On Jun 28, 2020, at 12:17 PM, SuStel <sustel@trimboli.name> wrote:
On 6/28/2020 10:39 AM, Will Martin wrote:
While I completely agree with you, I do so with the understanding that, as in Japanese or Danish, a long vowel is a vowel literally held for a longer duration. The pronunciation of the long vowel doesn’t shift in either of those languages the way that what we call a “long” vowel shifts in English.
When I said "long," I meant it in the sense of lengthened, not as the diphthong English "long o." Okrand's pronunciation of toD and lenHom includes a lengthened o.

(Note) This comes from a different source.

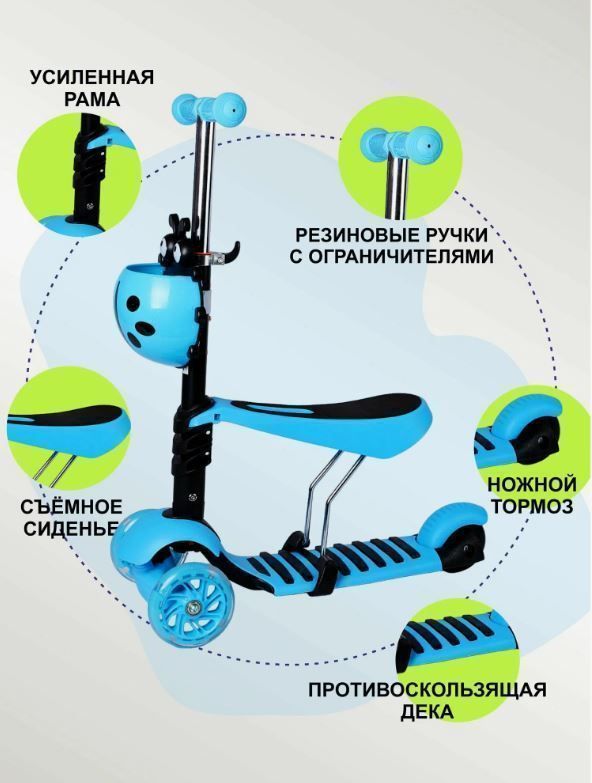 УСИЛЕННАЯ РАМА

РЕЗИНОВЫЕ РУЧКИ С ОГРАНИЧИТЕЛЯМИ

СЪЁМНОЕ СИДЕНЬЕ

НОЖНОЙ ТОРМОЗ

ПРОТИВОСКОЛЬЗЯЩАЯ ДЕКА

English "long" vowels were once actually lengthened vowels in Old English that had values closer to the Latin values. During the Great Vowel Shift the lengthened vowels turned into diphthongs. We still call them long, though in English that means a particular set of diphthongs. And we still have literally long and short vowels in English, but they rarely play any semantic role. Most people don't even hear them. (For instance, the word cheese is pronounced with a "long e," and it is also literally lengthened. The vowel's length is what turns the written s into a voiced z. But if you shorten the e sound to rhyme with fleece, it's still the same word, just pronounced strangely.)
It may be that Okrand is influenced by his American accent: because toD and Hom both end with voiced consonants, he may be lengthening the o the way you would in English.